Businesses are digitizing more rapidly these days, often tapping into new overseas markets and expansion opportunities created by COVID-19. They are also exhibiting increasingly robust cross-border payments capabilities, with a focus on simplicity and ease of operations internationally.
As we learn in PYMNTS’ inaugural June 2020 Payments Orchestration Playbook, done in collaboration with Spreedly, “The international eCommerce market presents myriad opportunities for growth, and the COVID-19 pandemic has amplified global demand for digital ways to shop and pay. The trouble is that many firms are not equipped to manage the complex logistics that go along with enabling localized buying and payment experiences for domestic and international customers.”
The new Playbook appraises how payment orchestration providers (POPs) can help simplify localized payments strategies and support international expansion efforts.
Analysis, Compliance, Speed
Payments orchestration simplifies and automates payments flows – enabling, for example, seamless recurring payments while monitoring card-on-file accounts to prevent customer churn due to fixable issues like expirations. Many merchants have built mixed tech stacks to do the job, which can be significantly reinforced with an orchestration layer.
The Payments Orchestration Playbook notes that, “A payments orchestration layer can serve as an intermediary between a merchant and its various PSPs, while also extending services that support payments analysis, regulatory compliance, cybersecurity [and] anti-fraud protection.”
“By adding a payments orchestration layer, a merchant or platform can route transactions to the service that best supports a particular region,” Daniel Wideman, vice president of product at Spreedly, told PYMNTS. “That can mean accessing the best fraud results for a given transaction, for example, and it can mean routing transactions through a particular gateway based on success rate data to improve acceptance. The result is more successful transactions across multiple markets and better customer experiences.”
Getting a Piece of $19 Trillion
eCommerce sales are expected to represent a $19 trillion market within seven years or less, with more than 50 percent of that volume coming from overseas merchants. Companies gearing up now for a significant rise in cross-border eCommerce see that growth potential as accessible.
“You want to successfully transact with global customers, but each region has differences that can dramatically affect the ability to accept payments,” Wideman told PYMNTS. “That includes the use of different payment methods by consumers. Even more fundamentally, your payment service provider may not offer support for a market you’re targeting, so your ability to operate in a given region can be blocked. At the same time, we see differences across regions that impact success rates.”

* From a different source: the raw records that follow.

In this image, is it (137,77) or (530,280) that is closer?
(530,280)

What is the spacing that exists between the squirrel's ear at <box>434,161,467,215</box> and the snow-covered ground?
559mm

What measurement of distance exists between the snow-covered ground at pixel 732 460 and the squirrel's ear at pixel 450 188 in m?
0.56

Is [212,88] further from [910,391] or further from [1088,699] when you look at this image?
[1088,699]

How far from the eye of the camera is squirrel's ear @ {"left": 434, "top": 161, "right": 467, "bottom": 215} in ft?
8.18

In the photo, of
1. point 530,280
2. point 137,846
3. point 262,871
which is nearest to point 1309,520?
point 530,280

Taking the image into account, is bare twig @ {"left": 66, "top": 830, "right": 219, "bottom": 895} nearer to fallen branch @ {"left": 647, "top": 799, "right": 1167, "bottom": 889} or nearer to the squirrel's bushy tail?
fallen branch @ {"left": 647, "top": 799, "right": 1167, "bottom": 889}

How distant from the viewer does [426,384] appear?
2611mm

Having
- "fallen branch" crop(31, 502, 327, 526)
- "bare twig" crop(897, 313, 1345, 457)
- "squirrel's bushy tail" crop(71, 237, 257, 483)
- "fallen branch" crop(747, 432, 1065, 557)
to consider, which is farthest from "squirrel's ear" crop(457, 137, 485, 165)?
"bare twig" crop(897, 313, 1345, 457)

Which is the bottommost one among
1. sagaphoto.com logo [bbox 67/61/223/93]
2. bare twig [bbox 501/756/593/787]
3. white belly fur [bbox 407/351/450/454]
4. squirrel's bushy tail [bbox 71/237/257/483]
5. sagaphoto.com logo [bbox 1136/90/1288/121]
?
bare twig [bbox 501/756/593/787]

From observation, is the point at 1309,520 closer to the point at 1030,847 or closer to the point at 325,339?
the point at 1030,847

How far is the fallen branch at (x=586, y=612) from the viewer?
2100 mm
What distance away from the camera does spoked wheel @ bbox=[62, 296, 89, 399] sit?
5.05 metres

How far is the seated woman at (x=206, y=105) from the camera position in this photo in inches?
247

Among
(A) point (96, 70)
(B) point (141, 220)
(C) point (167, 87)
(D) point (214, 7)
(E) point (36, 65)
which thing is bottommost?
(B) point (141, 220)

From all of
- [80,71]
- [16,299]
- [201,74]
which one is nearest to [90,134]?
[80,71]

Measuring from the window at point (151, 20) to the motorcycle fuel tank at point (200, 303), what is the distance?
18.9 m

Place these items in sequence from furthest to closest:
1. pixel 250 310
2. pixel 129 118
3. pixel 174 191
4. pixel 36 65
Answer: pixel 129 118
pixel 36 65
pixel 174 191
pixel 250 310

The addition of a payments orchestration layer within legacy systems can be a major in-house undertaking, but more and more companies are choosing proven third-party solutions.
“Adding a payment orchestration layer atop existing payments processes can help businesses more effectively authorize, optimize and process payments,” the Playbook states. “Businesses must therefore decide whether it suits their needs to build these solutions in-house or rely on third-party providers that specialize in such services. Those that work with third-party specialists must decide whether they want to build and manage the connections to their various payments services or focus instead on orchestrating them to optimize revenue.”